Pregnancy and lactation:
Do not use during pregnancy and breast-feeding.
Side effects:
Common: headache, migraine, hypertension, breast cancer (benign mastopathy), breast pain. Uncommon: respiratory infections / bronchitis, hypersensitivity reactions, mood disorders (including anxiety disorders and depressive moods), memory disorders, dizziness, visual disturbances, tachycardia, palpitations, varicose veins (including hemorrhoids), circulatory disorders, nausea, vomiting, flatulence, abdominal pain, constipation, dyspeptic symptoms, cholangitis, cholecystitis, hepatic dysfunction, acne, seborrhea, pruritus, abnormal bleeding (including intracycular bleeding), mastitis, vaginitis, hyperplasia cervical / cervical dysplasia, endometrial hyperplasia, vulvar and vaginal discomfort, breast cancer, hot flushes, weakness, swelling and leg heaviness, pelvic pain, increased blood Glucose, anemia, weight changes , bilirubinemia. Rare: libido changes, sleep disorders, thrombosis, thrombophlebitis, hypotension, hair loss. In addition, there may be: estrogen-dependent benign and malignant tumor, e.g. endometrial cancer, venous thromboembolism, i.e.deep vein throat or pelvic vein thrombosis, pulmonary embolism, myocardial infarction and stroke, gallbladder disease, gallbladder disease, dementia, chloasma, erythema multiforme, erythema nodosum, vascular purpura.
Dosage:
Orally. Patients who have not previously used HRT can be started on any day. In patients who start taking the product after prior use of continuous combined HRT, treatment should be started on the day following the end of the treatment cycle with the current formulation.
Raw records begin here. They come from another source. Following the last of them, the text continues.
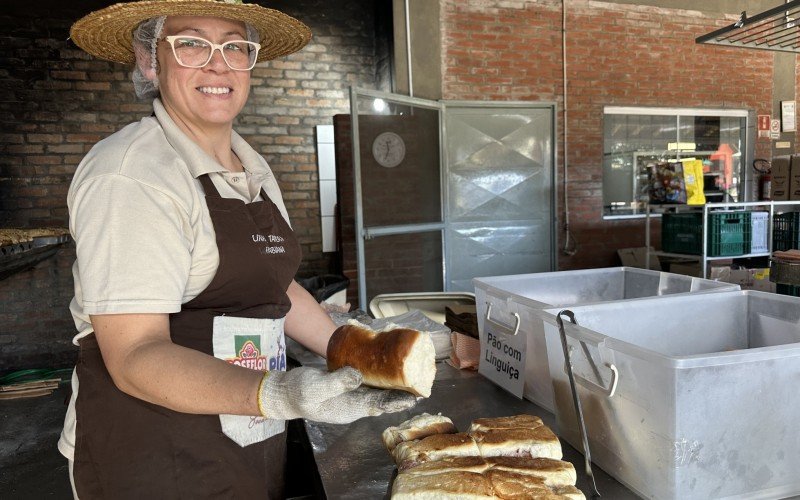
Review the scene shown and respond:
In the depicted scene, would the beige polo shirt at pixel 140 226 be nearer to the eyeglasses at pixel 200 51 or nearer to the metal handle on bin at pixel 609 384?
the eyeglasses at pixel 200 51

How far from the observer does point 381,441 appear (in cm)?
142

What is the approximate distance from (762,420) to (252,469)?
3.66 feet

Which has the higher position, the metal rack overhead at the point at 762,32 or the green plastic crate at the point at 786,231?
the metal rack overhead at the point at 762,32

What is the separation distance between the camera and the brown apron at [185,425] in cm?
117

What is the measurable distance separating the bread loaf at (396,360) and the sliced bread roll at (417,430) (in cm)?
22

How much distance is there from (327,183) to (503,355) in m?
4.69

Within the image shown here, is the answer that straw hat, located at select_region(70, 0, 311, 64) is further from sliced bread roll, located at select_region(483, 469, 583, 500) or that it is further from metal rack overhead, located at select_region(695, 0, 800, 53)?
metal rack overhead, located at select_region(695, 0, 800, 53)

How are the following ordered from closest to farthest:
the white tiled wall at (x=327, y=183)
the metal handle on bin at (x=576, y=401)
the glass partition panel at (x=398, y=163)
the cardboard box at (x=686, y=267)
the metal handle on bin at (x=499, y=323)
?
the metal handle on bin at (x=576, y=401)
the metal handle on bin at (x=499, y=323)
the glass partition panel at (x=398, y=163)
the cardboard box at (x=686, y=267)
the white tiled wall at (x=327, y=183)

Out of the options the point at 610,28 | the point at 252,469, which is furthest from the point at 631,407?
the point at 610,28

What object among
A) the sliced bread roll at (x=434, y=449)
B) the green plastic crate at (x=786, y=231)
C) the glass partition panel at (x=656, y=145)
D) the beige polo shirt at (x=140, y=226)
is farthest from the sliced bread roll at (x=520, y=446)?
the glass partition panel at (x=656, y=145)

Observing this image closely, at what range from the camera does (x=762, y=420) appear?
0.97 m

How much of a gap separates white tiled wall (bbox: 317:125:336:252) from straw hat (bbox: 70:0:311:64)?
4.18 meters

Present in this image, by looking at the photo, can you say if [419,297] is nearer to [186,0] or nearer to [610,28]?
[186,0]

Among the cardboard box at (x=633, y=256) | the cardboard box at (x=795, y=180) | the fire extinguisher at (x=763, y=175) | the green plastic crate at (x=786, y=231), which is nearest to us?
the green plastic crate at (x=786, y=231)
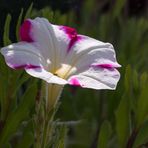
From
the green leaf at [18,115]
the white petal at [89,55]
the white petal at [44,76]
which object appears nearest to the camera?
the white petal at [44,76]

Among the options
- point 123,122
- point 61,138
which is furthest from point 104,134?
point 61,138

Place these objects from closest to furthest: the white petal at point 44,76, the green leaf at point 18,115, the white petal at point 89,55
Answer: the white petal at point 44,76, the white petal at point 89,55, the green leaf at point 18,115

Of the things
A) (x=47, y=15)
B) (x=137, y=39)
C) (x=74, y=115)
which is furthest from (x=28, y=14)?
(x=137, y=39)

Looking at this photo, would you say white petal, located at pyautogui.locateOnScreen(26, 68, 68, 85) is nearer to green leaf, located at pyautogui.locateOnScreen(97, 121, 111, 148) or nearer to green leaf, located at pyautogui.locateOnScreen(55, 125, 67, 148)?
green leaf, located at pyautogui.locateOnScreen(55, 125, 67, 148)

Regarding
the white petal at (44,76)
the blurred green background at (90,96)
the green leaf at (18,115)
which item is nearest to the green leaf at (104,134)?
the blurred green background at (90,96)

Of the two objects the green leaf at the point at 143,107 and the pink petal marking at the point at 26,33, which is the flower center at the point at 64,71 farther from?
the green leaf at the point at 143,107

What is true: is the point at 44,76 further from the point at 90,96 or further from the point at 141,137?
the point at 90,96

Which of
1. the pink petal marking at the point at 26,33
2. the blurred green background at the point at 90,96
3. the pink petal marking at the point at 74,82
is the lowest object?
the blurred green background at the point at 90,96
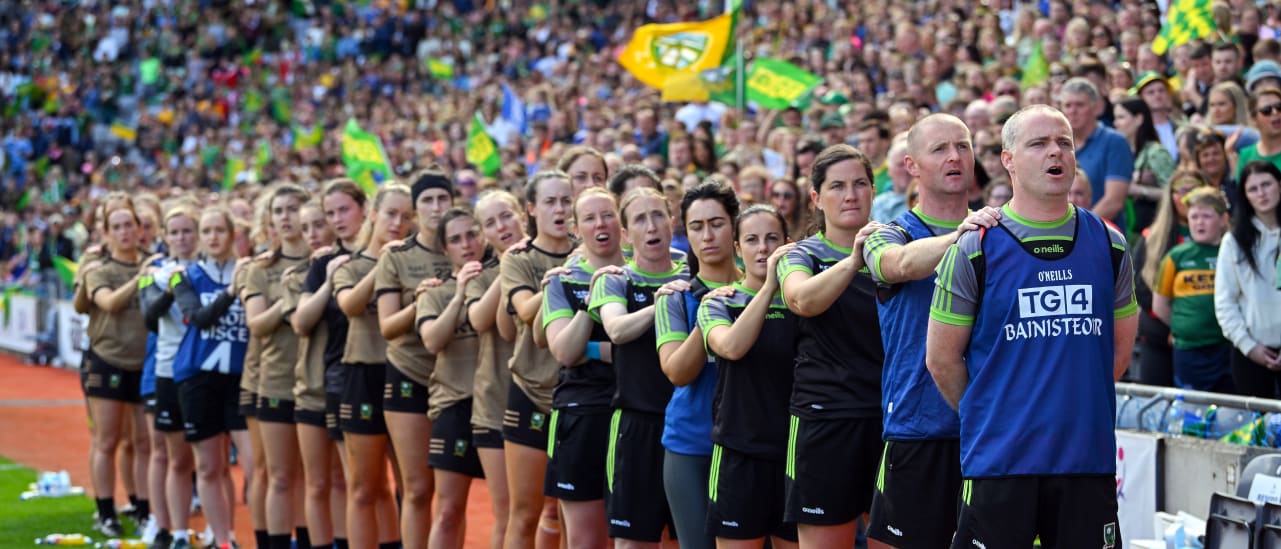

Patients who change treatment with another type of cyclic HRT should be started on the day following the expected discontinuance of the drug. One yellow table is accepted. daily for the first 9 days, then 1 brown tabl. daily for the Next 12 days. After the 21-day cycle of taking tablets, a 7-day break should be made. The withdrawal bleeding usually occurs during a 7-day break. The next pack of the preparation should be started after a 7-day break, regardless of whether or not bleeding has occurred. If you forget to take a tablet, take it within the next 12 hours. If this is not possible, continue taking the medicine without using the forgotten tablet at the usual time the next day. If you forget to take your tablet, it increases the likelihood of bleeding or staining. The tablets should be taken whenever possible at the same time, swallowed whole with liquid, to avoid gastrointestinal discomfort it is recommended to take the product in the evening.